# Air Paradis : Detect  bad buzz with deep learning

## Context

"Air Paradis" is an airline company who's marketing department wants to be able to detect quickly "bad buzz" on social networks, to be able to anticipate and address issues as fast as possible. They need an AI API that can detect "bad buzz" and predict the reason for it.

The goal here is to evaluate three approaches to detect "bad buzz" :

-   cloud managed service : [Azure Cognitive Service for Language - Sentiment analysis](https://docs.microsoft.com/en-us/azure/cognitive-services/language-service/sentiment-opinion-mining/overview)
-   simple model : Logistic Regression trained on pre-processed data (stopwords, stemming, lemmatization, ...)
-   advanced models : deep learning models (Keras)
    -   with word embedding (Gensim : word2vec, Glove, fasttext)
    -   with a "Long short-term memory" (LSTM) layer
    -   with a Bidirectional Encoder Representations from Transformers (BERT)


## Load project modules

The helpers functions and project specific code will be placed in `../src/`.

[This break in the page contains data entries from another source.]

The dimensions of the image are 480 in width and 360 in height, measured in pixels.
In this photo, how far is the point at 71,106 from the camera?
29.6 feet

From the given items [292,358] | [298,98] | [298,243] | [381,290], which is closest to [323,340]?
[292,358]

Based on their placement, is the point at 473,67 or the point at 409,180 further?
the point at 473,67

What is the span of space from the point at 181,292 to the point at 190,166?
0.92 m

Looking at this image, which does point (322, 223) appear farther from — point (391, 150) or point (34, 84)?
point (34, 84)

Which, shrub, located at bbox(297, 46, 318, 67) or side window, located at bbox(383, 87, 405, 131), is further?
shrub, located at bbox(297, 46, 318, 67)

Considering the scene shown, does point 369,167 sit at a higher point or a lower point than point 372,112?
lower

We will use the [Python](https://www.python.org/about/gettingstarted/) programming language, and present here the code and results in this [Notebook JupyterLab](https://jupyterlab.readthedocs.io/en/stable/getting_started/overview.html) file.

We will use the usual libraries for data exploration, modeling and visualisation :

-   [NumPy](https://numpy.org/doc/stable/user/quickstart.html) and [Pandas](https://pandas.pydata.org/docs/user_guide/index.html) : for maths (stats, algebra, ...) and large data manipulation
-   [scikit-learn](https://scikit-learn.org/stable/getting_started.html) : for machine learning models training and evaluation
-   [Plotly](https://plotly.com/python/getting-started/) : for interactive data visualization

We will also use libraries specific to the goals of this project :

-   NLP Natural Language Processing
    -   [NLTK](https://www.nltk.org/) and [Spacy](https://spacy.io/api) : for text processing
    -   [Gensim](https://radimrehurek.com/gensim/auto_examples/index.html) and [pyLDAvis](https://nbviewer.org/github/bmabey/pyLDAvis/blob/master/notebooks/pyLDAvis_overview.ipynb) : for topic modelling and visualisation
    -   [Kereas](https://keras.io/) : for deep learning models training and evaluation


In [None]:
# Import custom helper libraries
import os
import sys

src_path = os.path.abspath(os.path.join("../src"))
if src_path not in sys.path:
    sys.path.append(src_path)

import features.helpers as feat_helpers
import data.helpers as data_helpers
import visualization.helpers as viz_helpers


# Load environment variables from .env file
from dotenv import load_dotenv

load_dotenv()
# SECRET = os.getenv("SECRET")


# Set up logging
import logging

logging.basicConfig(level=logging.WARNING)
logger = logging.getLogger(__name__)


# System modules
import random, pickle


# Maths modules
import numpy as np
from scipy.stats import f_oneway
import pandas as pd


# Viz modules
import matplotlib.pyplot as plt
import seaborn as sns
import plotly.graph_objects as go
import plotly.express as px
from plotly.subplots import make_subplots


# Sample data for development
TEXT_SAMPLE_SIZE = 10 * 1000  # <= 0 for all


import plotly.io as pio
pio.renderers.default = "notebook"

## Exploratory data analysis (EDA)

We are going to load the data and analyse the distribution of each variable.


### Load data

Let's download the data from the [Kaggle - Sentiment140 dataset with 1.6 million tweets](https://www.kaggle.com/kazanova/sentiment140) competition.


In [None]:
# Download and unzip CSV files
!cd .. && make dataset && cd notebooks

Now we can load the data.

In [None]:
# Load data from CSV
df = pd.read_csv(
    os.path.join("..", "data", "raw", "training.1600000.processed.noemoticon.csv"),
    names=["target", "id", "date", "flag", "user", "text"],
)

# Reduce memory usage
df = data_helpers.reduce_dataframe_memory_usage(df)

### Explore data

Let's display a few examples, find out how many data points are available, what are the variables and what is their distribution.


In [None]:
# Display first few rows
df.head(5)

In [None]:
# Diaplay number of rows and colmn types
df.info()

There are _1600000_ rows, each composed of _6_ columns :

-   _target_: the polarity of the tweet (0 = negative, 2 = neutral, 4 = positive)
-   _id_: The id of the tweet ( 2087)
-   _date_: the date of the tweet (Sat May 16 23:58:44 UTC 2009)
-   _flag_: The query (lyx). If there is no query, then this value is NO_QUERY.
-   _user_: the user that tweeted (robotickilldozr)
-   _text_: the text of the tweet (Lyx is cool)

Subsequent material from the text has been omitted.